→ TEXT BLOCK

---

Metadata-Version: 2.4
Name: quantizedensenet
Version: 0.0.2
Summary: A simple package for converting TensorFlow DenseNet121 and DenseNet201 models to ONNX and TensorRT formats.
License: Apache-2.0
License-File: LICENSE
Keywords: tensorflow,onnx,tensorrt,model-conversion
Author: Gergő Lovas
Author-email: lovasgergo44@gmail.com
Requires-Python: >=3.8
Classifier: License :: OSI Approved :: Apache Software License
Classifier: Programming Language :: Python :: 3
Classifier: Programming Language :: Python :: 3.8
Classifier: Programming Language :: Python :: 3.9
Classifier: Programming Language :: Python :: 3.10
Classifier: Programming Language :: Python :: 3.11
Classifier: Programming Language :: Python :: 3.12
Classifier: Programming Language :: Python :: 3.13
Classifier: Programming Language :: Python :: 3.14
Requires-Dist: cuda-python
Requires-Dist: numpy
Requires-Dist: onnx
Requires-Dist: onnxconverter-common
Requires-Dist: pillow
Requires-Dist: protobuf (>=3.20.3,<3.21.0)

---

Retype everything in the package metadata from "Metadata-Version: 2.4" down to "and TensorRT formats.", keeping each line word for word.

→ DATA BLOCK

---

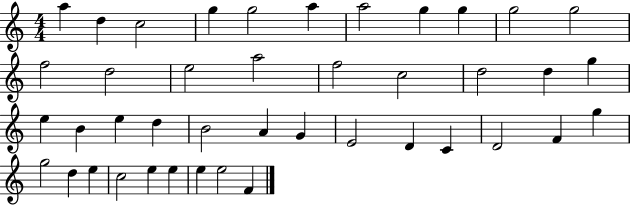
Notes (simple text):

A5/q D5/q C5/h G5/q G5/h A5/q A5/h G5/q G5/q G5/h G5/h F5/h D5/h E5/h A5/h F5/h C5/h D5/h D5/q G5/q E5/q B4/q E5/q D5/q B4/h A4/q G4/q E4/h D4/q C4/q D4/h F4/q G5/q G5/h D5/q E5/q C5/h E5/q E5/q E5/q E5/h F4/q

---

→ EXERCISE RESULT
Metadata-Version: 2.4
Name: quantizedensenet
Version: 0.0.2
Summary: A simple package for converting TensorFlow DenseNet121 and DenseNet201 models to ONNX and TensorRT formats.